**Task instructions:**
• a. Answer these questions using the article on the antiphon Ave regina caelorum.
(i) During what span of the year is the antiphon assigned in the Divine Office?
(ii) How many stanzas does it have, and how many lines does each stanza contain?
(iii) According to Th. Bernard, who introduced it into the Divine Office, and in what century?
• b. Translate this sentence from the article on the antiphon Ave regina caelorum into Spanish: "It comprises two stanzas of four lines each, followed by its own versicle and response and prayer."

>> BEGIN Given text

Ave regina caelorum
H.T. Henry
Transcribed by Joseph P. Thomas
This article is reprinted here with the kind permission of Kevin Knight, who has undertaken a project to transcribe an online version of the 1907 Catholic Encyclopedia.
While this article is taken from a volume written well before the liturgical reforms of the Second Vatican Council, it is still relevant from an historical perspective, allowing us to study the history of the chant Ave regina.
An antiphon so called from its first line, Ave regina caelorum (Hail, Queen of Heaven).
It is one of the four Antiphons of the Blessed Virgin sung in the Divine Office in turn throughout the year, and is assigned thus from Compline of 2 February (the Feast of the Purification) to Holy Thursday exclusively.
It comprises two stanzas of four lines each, followed by its own versicle and response and prayer.
Its date of composition is uncertain, but the conjecture of Stella (Inst. Liturg., Rome 1895) that it antedates the fourth century seems to be without any warrant of external or internal evidence.
It is found in the Saint Alban's Book of the twelfth century; in a Munich manuscript thought by Daniel to be of the thirteenth: in a Sarum Breviary of the fourteenth; and in York and Roman Breviaries of the fifteenth.
Th. Bernard [Le Breviaire (Paris 1887) II 454 sqq.] says it was introduced into the Divine Office by Clement VI in the fourteenth century.

>> END Given text
>> BEGIN Collected data

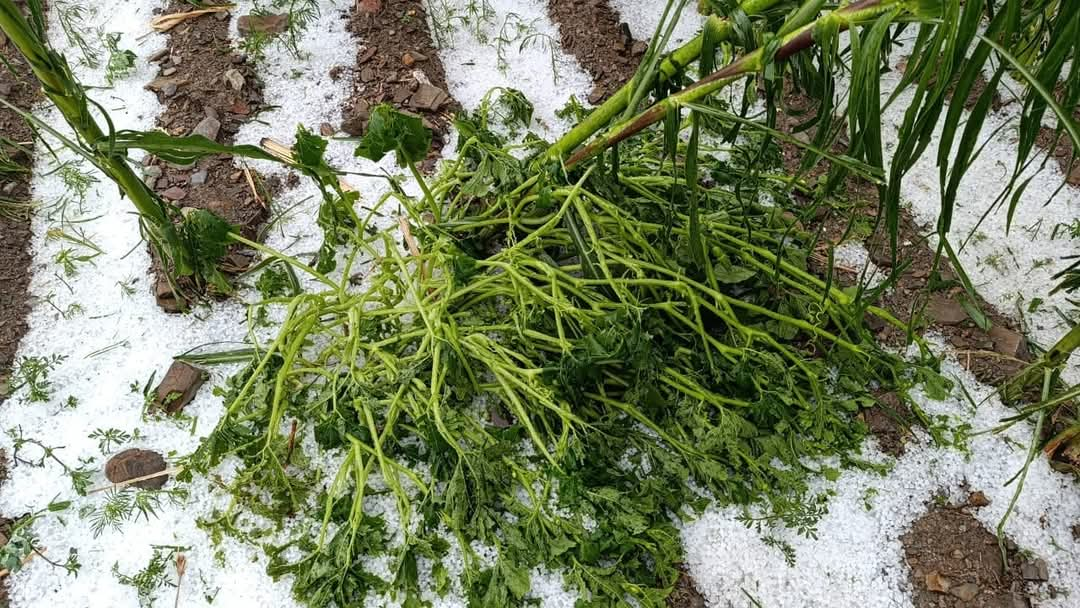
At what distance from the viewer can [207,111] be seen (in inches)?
92.3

>> END Collected data

**Task-by-task answers:**
• a.
(i) From Compline of 2 February (the Feast of the Purification) to Holy Thursday exclusively.
(ii) Two stanzas of four lines each.
(iii) Clement VI, in the fourteenth century.

• b. Consta de dos estrofas de cuatro versos cada una, seguidas de su propio versículo, responsorio y oración.